World Citizen: Turkey Feels the Heat From Baghdad-Kurdish Tensions

World Citizen: Turkey Feels the Heat From Baghdad-Kurdish Tensions

There is practically no space left on the Middle East’s geopolitical plate for another conflict. Like it or not, however, the long-simmering animosity between Iraq’s central government and the country’s Kurdish minority is reaching a boiling point. The conflict has recently heated up dangerously, and it shows no sign of cooling down.

Like so many other crises in the region, the tensions between Iraq’s Arabs and its Kurdish population find echoes in the complicated political realities of neighboring countries. Syria, home to a large Kurdish minority, is engulfed by an all-out civil war. Meanwhile, Turkey is grappling with its own Kurdish problem while bracing itself for the fallout from Syria. The potential consequences of what happens in northern Iraq could be far-reaching.

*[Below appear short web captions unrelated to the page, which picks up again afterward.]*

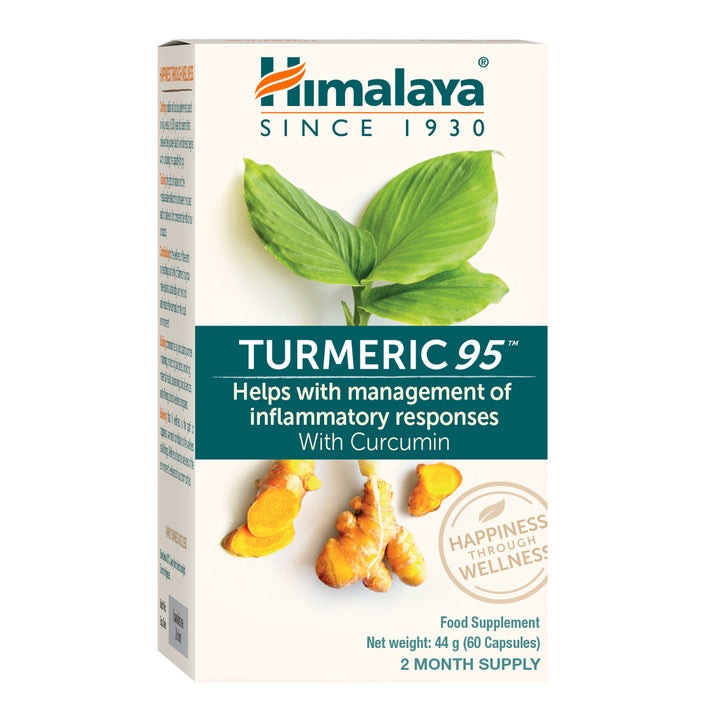 Supliment alimentar Turmeric 95 (Curcuma), Himalaya, 60 capsule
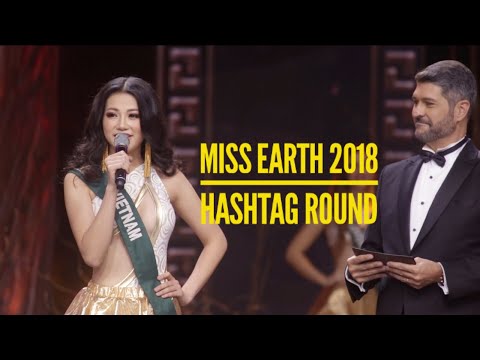 Miss Earth 2018 - Top 8 Announcement and Hashtag Round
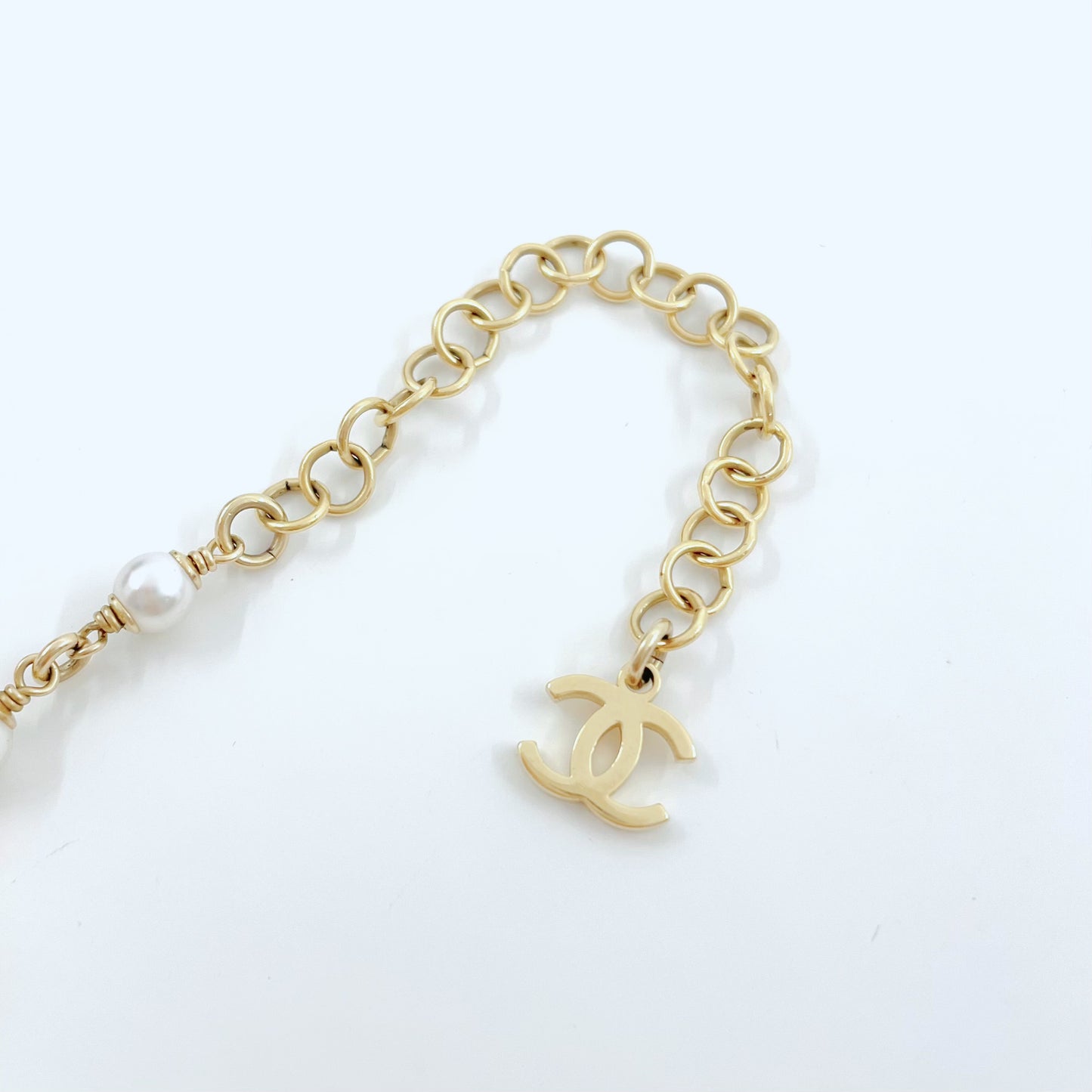 Chanel - Other - Metal - Gold - (46.5 cm)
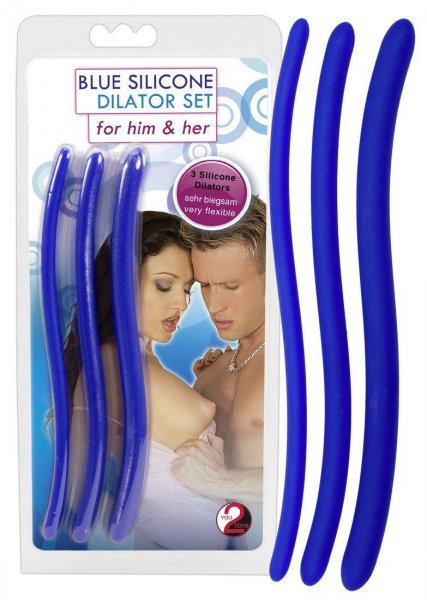 Harnröhre Dehnen mit dem Silikon Dilator Set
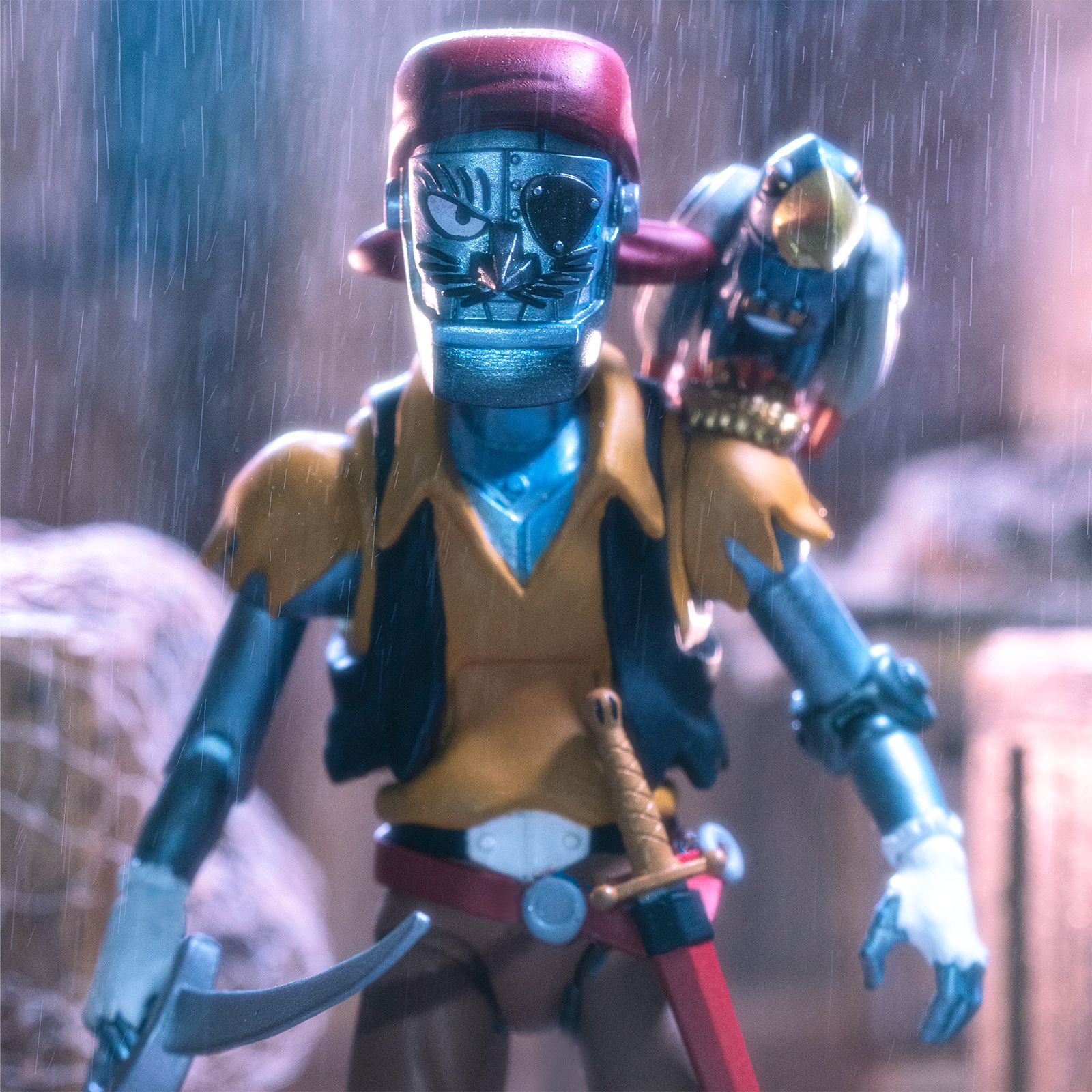 Super7 Ultimates Captain Cracker figurina deluxe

Amid the fighting in Syria, the Kurds in that country have already obtained a measure of autonomy. As the world’s largest minority without a state of its own, the Kurds have long had visions of one day coming together under their own national flag, even if they have accepted other arrangements, notably in Iraq. In countries with large Kurdish populations, however, the central governments have historically worried about Kurdish dreams of independence and continue to do so.